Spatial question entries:

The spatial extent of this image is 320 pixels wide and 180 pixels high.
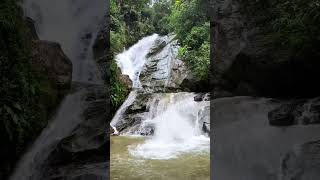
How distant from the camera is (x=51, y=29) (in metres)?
3.76

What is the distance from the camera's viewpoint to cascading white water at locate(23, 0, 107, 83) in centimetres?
370

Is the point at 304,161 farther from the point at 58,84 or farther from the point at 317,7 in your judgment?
the point at 58,84

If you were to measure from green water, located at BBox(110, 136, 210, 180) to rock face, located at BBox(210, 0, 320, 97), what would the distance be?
1018mm

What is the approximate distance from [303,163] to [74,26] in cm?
264

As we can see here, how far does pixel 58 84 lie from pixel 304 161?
2.50m

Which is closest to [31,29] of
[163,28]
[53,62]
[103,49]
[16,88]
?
[53,62]

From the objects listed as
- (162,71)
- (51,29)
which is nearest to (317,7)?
(51,29)

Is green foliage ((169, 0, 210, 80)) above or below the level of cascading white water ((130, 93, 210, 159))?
above

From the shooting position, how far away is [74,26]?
387cm

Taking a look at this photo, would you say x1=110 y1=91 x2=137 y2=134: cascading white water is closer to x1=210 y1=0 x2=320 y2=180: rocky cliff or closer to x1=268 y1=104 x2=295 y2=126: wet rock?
x1=210 y1=0 x2=320 y2=180: rocky cliff

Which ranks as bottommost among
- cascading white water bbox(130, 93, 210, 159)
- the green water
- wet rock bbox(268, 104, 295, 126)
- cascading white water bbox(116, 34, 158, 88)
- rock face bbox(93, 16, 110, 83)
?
the green water

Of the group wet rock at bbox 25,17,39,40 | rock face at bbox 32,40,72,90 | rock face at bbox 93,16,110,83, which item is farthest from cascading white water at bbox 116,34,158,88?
wet rock at bbox 25,17,39,40

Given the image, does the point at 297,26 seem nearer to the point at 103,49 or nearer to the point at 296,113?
the point at 296,113

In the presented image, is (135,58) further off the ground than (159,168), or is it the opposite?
(135,58)
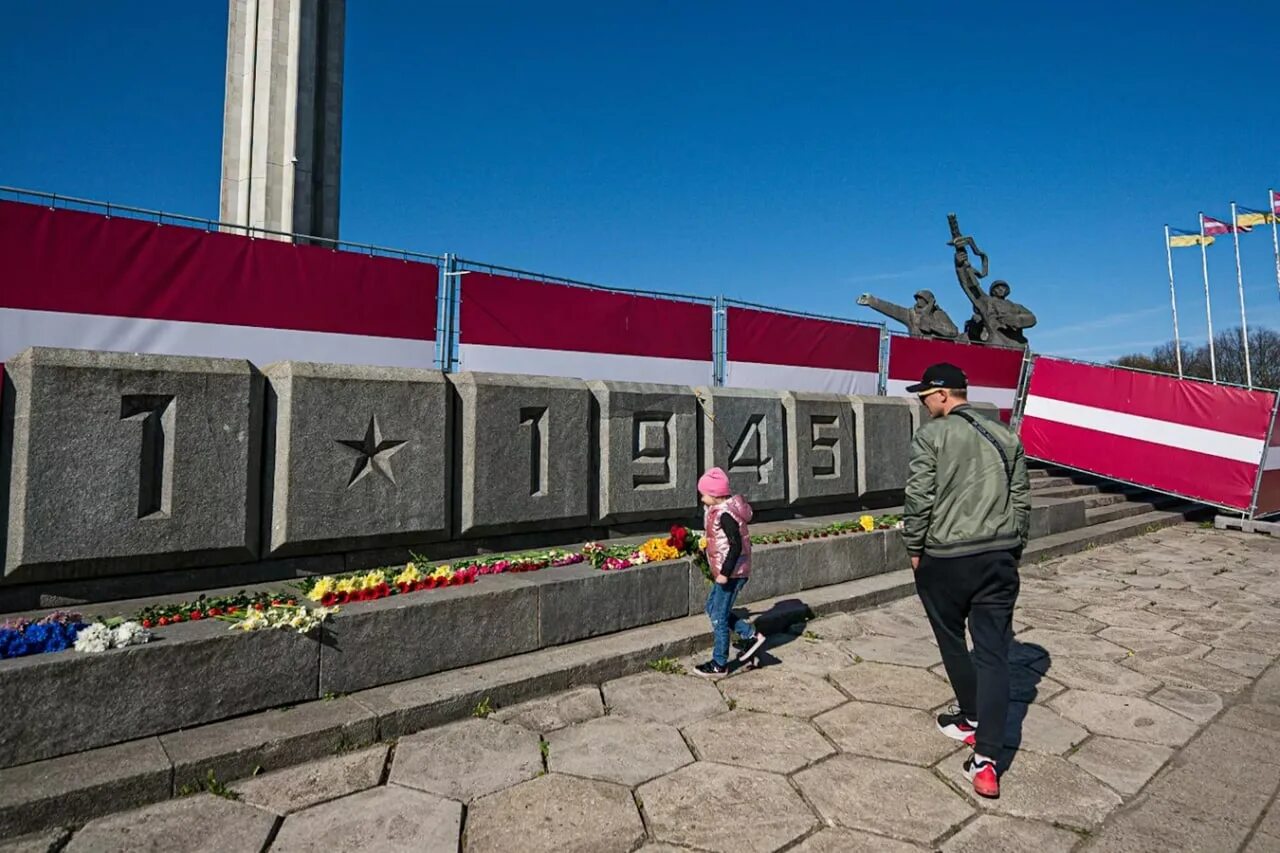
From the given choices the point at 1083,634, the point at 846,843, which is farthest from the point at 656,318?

(Challenge): Any pictures should be dropped; transcribe the rest of the records above exactly.

(Answer for this exercise):
The spatial extent of this image is 320 pixels wide and 180 pixels high.
How distant from the camera is (x=51, y=29) (in metres)?
3.76

What is the distance from the camera's viewpoint to cascading white water at locate(23, 0, 107, 83) in centimetres?
370

Is the point at 304,161 farther from the point at 58,84 or farther from the point at 317,7 in your judgment?
the point at 58,84

If you were to measure from green water, located at BBox(110, 136, 210, 180) to rock face, located at BBox(210, 0, 320, 97), what would the distance be?
1018mm

What is the approximate distance from [303,163] to [74,26] in cm?
264

As we can see here, how far does pixel 58 84 lie from pixel 304 161?
2.50m

Which is closest to [31,29] of
[163,28]
[53,62]
[103,49]
[16,88]
?
[53,62]

From the objects listed as
- (162,71)
- (51,29)
which is nearest to (317,7)?
(51,29)

Is green foliage ((169, 0, 210, 80)) above or below the level of cascading white water ((130, 93, 210, 159))?
above

From the shooting position, how far away is [74,26]?
387cm

Taking a look at this photo, would you say x1=110 y1=91 x2=137 y2=134: cascading white water is closer to x1=210 y1=0 x2=320 y2=180: rocky cliff or closer to x1=268 y1=104 x2=295 y2=126: wet rock?
x1=210 y1=0 x2=320 y2=180: rocky cliff

Which ranks as bottommost among
- cascading white water bbox(130, 93, 210, 159)
- the green water
- wet rock bbox(268, 104, 295, 126)
- cascading white water bbox(116, 34, 158, 88)
- rock face bbox(93, 16, 110, 83)
?
the green water

Of the group wet rock at bbox 25,17,39,40 | rock face at bbox 32,40,72,90 | rock face at bbox 93,16,110,83, which item is farthest from cascading white water at bbox 116,34,158,88?
wet rock at bbox 25,17,39,40

Given the image, does the point at 297,26 seem nearer to the point at 103,49 or nearer to the point at 296,113?
the point at 296,113

In the presented image, is (135,58) further off the ground than (159,168), or is it the opposite?
(135,58)
From the given choices the point at 1083,634, the point at 846,843, which is farthest from the point at 656,318?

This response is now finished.